End of Season Report: Master of None, Season 2

30 May

Contrary to the age-old proverb, sometimes absence doesn’t make the heart grow fonder. There are many times when two years between seasons of a TV show, a practice which is becoming more and more common, would cause me if not to lose interest in a show, than to at least somewhat forget about a show, and thus lower some of my enthusiasm for the upcoming season, not because of loss of quality but because of loss of momentum. Sometimes that additional time feels just about right though; a needed break to recharge, and even if you forgot exactly how much you liked a show, or had let it sip from your mind for some months, within the first few minutes you remember exactly why you loved it what you loved about it. So was the case with Master of None.

Master of None, while a clever title on its face actually misleading. Jack of All Trades, Master of None the saying goes; a show that fit that model would be a solid but not spectacular show that could be counted on to reach that set level of quality every episode. Master of None, while a better show overall than the aphorism might suggest,  is in fact a master of some while being not quite as masterful with others. The most gimmicky episodes of this season are TV at its very best while the episodes that focus on the continuing storyline are certainly more than decent but don’t quite reach the same peaks.

Master of None is from the Louie school of comedies. The show is a showcase for ideas, short stories, and vignettes that Aziz wants to tell, in whatever form, using the existing characters in whatever way necessary to get these ideas across. This formula has plenty of benefits, but what it isn’t, because it does choose to jump around so much, is a place for well developed characters and story arcs. When Master of Show brings the boldest and most interesting thoughts from Aziz’s head, it succeed wildly, when it attempts to focus on its characters it’s not bad but it’s certainly on shakier footing.
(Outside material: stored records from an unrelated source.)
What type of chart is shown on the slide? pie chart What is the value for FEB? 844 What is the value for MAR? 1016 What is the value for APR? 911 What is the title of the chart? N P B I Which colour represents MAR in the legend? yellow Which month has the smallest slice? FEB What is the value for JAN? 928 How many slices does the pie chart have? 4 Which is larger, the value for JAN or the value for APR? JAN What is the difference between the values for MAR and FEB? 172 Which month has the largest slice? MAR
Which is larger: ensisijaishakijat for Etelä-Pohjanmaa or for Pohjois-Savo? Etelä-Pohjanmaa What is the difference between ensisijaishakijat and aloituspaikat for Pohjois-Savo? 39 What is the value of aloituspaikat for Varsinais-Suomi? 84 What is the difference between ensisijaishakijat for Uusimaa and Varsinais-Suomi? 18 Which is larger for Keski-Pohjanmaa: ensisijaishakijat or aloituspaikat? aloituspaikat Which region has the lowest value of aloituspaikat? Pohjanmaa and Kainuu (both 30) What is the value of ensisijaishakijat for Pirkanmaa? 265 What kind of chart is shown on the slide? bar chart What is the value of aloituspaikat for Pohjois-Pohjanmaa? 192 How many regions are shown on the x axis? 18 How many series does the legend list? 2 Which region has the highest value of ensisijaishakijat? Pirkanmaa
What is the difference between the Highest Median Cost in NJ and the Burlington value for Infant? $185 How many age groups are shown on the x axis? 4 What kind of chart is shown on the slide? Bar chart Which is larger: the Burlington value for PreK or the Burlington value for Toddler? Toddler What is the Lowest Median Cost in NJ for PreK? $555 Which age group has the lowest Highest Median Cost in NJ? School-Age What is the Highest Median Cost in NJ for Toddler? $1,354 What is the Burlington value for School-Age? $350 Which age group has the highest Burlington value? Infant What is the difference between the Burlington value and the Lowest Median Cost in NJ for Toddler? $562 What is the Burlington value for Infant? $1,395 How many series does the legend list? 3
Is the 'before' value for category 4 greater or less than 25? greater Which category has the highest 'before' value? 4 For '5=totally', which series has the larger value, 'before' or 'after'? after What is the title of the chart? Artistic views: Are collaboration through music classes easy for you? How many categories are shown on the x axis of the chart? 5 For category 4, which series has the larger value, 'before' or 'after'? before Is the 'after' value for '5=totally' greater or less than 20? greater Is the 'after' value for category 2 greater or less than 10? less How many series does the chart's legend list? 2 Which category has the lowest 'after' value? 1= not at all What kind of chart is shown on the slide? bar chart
Two absolute standout episodes were “New York I Love You” and “First Date.” “New York, I Love You” which barely even contains Aziz or any of the regular characters spotlights three vignettes of regular blue collar New Yorkers; managing to in a a very short time tell full and realized stories and add the type of little character details that absolutely maximizes the very short amount of time spent with the three primary characters. “First Date” features interspersed footage of the same first date with Dev and several different women, some successes, some disasters, some in between. This is the best of Aziz’s continuing attempts to get at a modern internet-age millennial rom com. It’s funny and true to the experience; I’ve never seen a better realized example of the experience of going on first dates with people you’ve never met before.

With its ongoing season-long plot, primarily about Dev’s experiences with an engaged Italian woman, Francesca, with which he’s smitten, Master of None isn’t quite playing to its strong suit. Dev isn’t a particularly well-developed character; part of us feeling like we know him relies on our fleshed out sense of knowing Aziz Ansari’s comic persona outside of the show. The often substandard acting on Master of None doesn’t quite work as well in this setting also. While the real people play well in some episodes like “Religion” – when the show enters more traditional rom com territory, the commitment and performances are everything .

The last two episodes (“Amarsi Un Po” and “Buona Notte”) are by no means without merit;  the make up a relatively well-crafted hour and a half movie about ill-timed love and how one deal with it. However, it both hued to convention more than Master of None generally does, and more than that wasn’t even the best example of those conventions –it wasn’t the funniest, or the most heartfelt.

I appreciate Aziz’s willingness to be drawn to whatever’s on his mind, and I’d gladly take 10 more episodes of whatever he’s thinking, even if that means the ten won’t necessarily be equally brilliant, but it was a little disappointing to leave on a moment that didn’t express the very best of what Master of None has to offer.